When asked to choose an authentication mode, select Mixed Mode (SQL Server authentication and Windows authentication) then enter a password for the SQL Server system administrator (sa) account.
Within the boxes to Specify SQL Server Administrators and Analysis Services Administrators, I usually just add the current user. This is usually the default system administrator.
For SQL Server 2012, you might also be asked to specify a user for the Distributed Replay Controller service. Again the default system administrator is fine.
Click through the next screens and begin the installation.
When the installation completes, open the SQL Server Configuration Manager and use the SQL Server Network Configuration area to enable (or confirm) the following connection protocols on the just installed SQL Server instance:
- Named Pipes Enabled
- TCP/IP Enabled (will probably be enabled by default)
At the time of this post, the latest service pack for SQL Server 2008 R2 is Service Pack 2. Make sure you upgrade if required.
If you turned off Windows Firewall during the installation process, you may now turn it back on.
Recommendation: Take another virtual machine snapshot at this point.
We are now ready for the actual SharePoint installation.
Script Based Installation of SharePoint Server: AutoSPInstaller
The process of installing and configuring a full SharePoint Server normally requires a significant amount of administrative effort involving installers, Central Admin, PowerShell and the SharePoint Initial Configuration Wizard.
We will by-pass all that hassle by using a popular codeplex project (AutoSPInstaller) to automate installation process.
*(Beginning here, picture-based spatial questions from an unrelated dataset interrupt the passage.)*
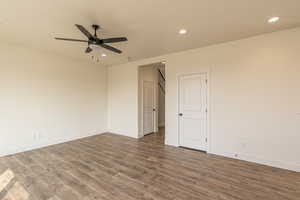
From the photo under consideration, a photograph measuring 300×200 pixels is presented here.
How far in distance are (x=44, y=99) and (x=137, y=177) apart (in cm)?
358

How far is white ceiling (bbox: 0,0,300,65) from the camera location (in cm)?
212

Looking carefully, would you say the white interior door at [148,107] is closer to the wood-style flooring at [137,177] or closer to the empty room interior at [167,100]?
the empty room interior at [167,100]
AutoSPInstaller consists of PowerShell scripts, an XML input file, and a standard windows batch file (to kick off the process) which together provide a quick and near-unattended installation and initial configuration (Service Apps, My Sites etc) of Microsoft SharePoint Server 2010/2013.
Download the latest version of AutoSPInstaller from the codeplex page (I used version 3.87). Extract the contents to a location on your virtual machine.
At the time of this post, you will find 3 subfolders within the main (SP) folder:
- 2013 and
The 2010 and 2013 folders both contain a “SharePoint” folder into which you will copy and paste the contents of your installation media. If you’re only installing one version, you can leave the other folder as is.
Browse through the folder structure. You will find it very self-explanatory.
Within the AutoSPInstaller folder, you will find a bunch of files. The only one you need to modify is AutoSPInstallerInput.xml
This heavily commented file contains all the configuration options you need to define. Read through it carefully and configure as appropriate. Some of the values you need to specify include SPVersion (2010 or 2013), your PID key and a matching SKU (Standard or Enterprise) and so much more.
While you might want to be very careful about the correctness of the values you enter, there’s no need overkilling it. One beautiful feature of AutoSPInstaller is, if you get some configuration wrong, the installation terminates with a descriptive error message and allows you to correct the error after which it picks up from where it left off!
When asked to provide SharePoint service accounts, use the corresponding domain user accounts we created earlier in this tutorial.
When you complete the configuration changes to the AutoSPInstallerInput.xml file, save the file and start the installation by running the windows batch file (AutoSPInstallerLaunch). The installation will take a while and you get to do almost nothing.
Here’s a screenshot of part of the process.
Install Visual Studio Tools For Office
If you’re working with Visual Studio 2010 (and SharePoint Server 2010), you’re good to go at this point. You can immediately start developing for SharePoint 2010. However, for Visual Studio 2012 (and SharePoint Server 2013), the SharePoint project templates will not be available in Visual Studio yet. One more installation is required.
Download and install Visual Stuio Tools for Office Runtime from here. The installation is a straightforward process and once complete, you can fire up Visual Studio and start creating projects for SharePoint 2013.